El color abandonó el rostro de Román. De inmediato llamó por teléfono, necesitaba comunicarse con Lorena para que cuidara de las niñas mientras él averiguaba que había pasado.

“¿Qué fue lo que ocurrió?!”, exclamó Román al llegar al hospital y ser atendido por el doctor Bennet.

“Hubo un accidente con otro auto…”.

“¿Dónde está Frida?”.

“Ella está en cuidados intensivos, el golpe fue…”.

“¡Quiero verla!”, gritó Román furioso.

“Señor Gibrand, en este momento no puede pasar. Los médicos están estabilizándola para poder hacerle los estudios pertinentes… tendrá que esperar”.

Los ojos de Román se llenaron de dolor y desesperación. Necesitaba verla, quería abrazarla, quería saber que estaba bien.

“¿Qué tan grave está?”.

“El auto que chocó con ellos golpeó de su lado. El pronóstico es reservado”, dijo Bennet sintiendo lástima por el hombre que se desmoronaba delante de él.

“¿Quién fue? ¡¿Quién hizo esto?!”, preguntó furioso.

Por un momento Bennet dudó en hablar, tenía miedo de lo que pudiera hacer Román, pero también estaba consciente que, si él no se lo decía, lo averiguaría por su propia cuenta.

“El Señor Tiziano Sorrentino…”.

Román clavó sus ojos con escepticismo y la rabia hirvió en su corazón.

“Todo indica que fue un accidente…”, dijo el Doctor.

“No… no fue un accidente, no con ese hombre… ¿Dónde está?”.

“Señor Román, no puedo decirle…”.

“¡¿Dónde está?!”, exclamó furioso y tomó a Bennet de los hombros.

“Si no me dice, juro que lo encontraré, así tenga que cuestionar a cada doctor y enfermera en este lugar”.

En ese momento un cuerpo cubierto por una sábana blanca salía de una de las habitaciones. Esa era la respuesta que esperaba Román.

“Él fue quien se llevó la peor parte…”, dijo Bennet y agachó la mirada.

“Olvídese de venganzas, está muerto, pero Frida lo necesita”.

Tiziano Sorrentino había esperado el momento exacto, pensaba matar al hombre que había acabado con él y con su empresa, lo que nunca esperó es que el auto que persiguió y chocó con tanta violencia iba conducido por Hugo y Frida, y no por Román.
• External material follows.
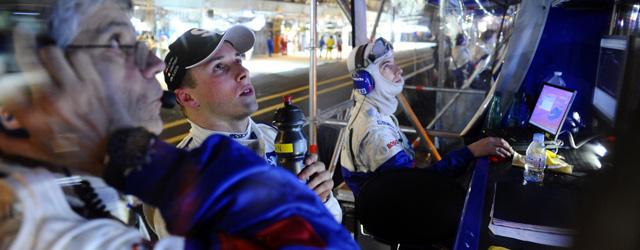 Christian Klein at Le Mans with Peugeot (c) Peugeot Sport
Murió creyendo que se había llevado al autor de su miseria con él, pero lo único que provocó fue dolor en sus propios hijos.

Cuando Román pudo ver a Frida, el corazón se le rompió en miles de pedazos.

El hermoso rostro de su esposa estaba lleno de heridas y hematomas, una mascarilla de oxígeno se aferraba a ella mientras los monitores tintineaban dándole algo de paz a Román, pues avisaban que su corazón seguía latiendo.

Los días pasaron y aunque podía dejar a cualquiera cuidando de Frida, él decidió quedarse a su lado, trabajando desde su computadora portátil, al lado de la cama de su mujer, dedicándole miradas rotas cada vez que tenía tiempo.

No dudaba en cargar su débil cuerpo cuando era necesario trasladarla a la camilla o subirla a las máquinas de tomografía o radiografía.

Nunca soltó su mano y cuando el dolor lo torturaba, más se aferraba a ella.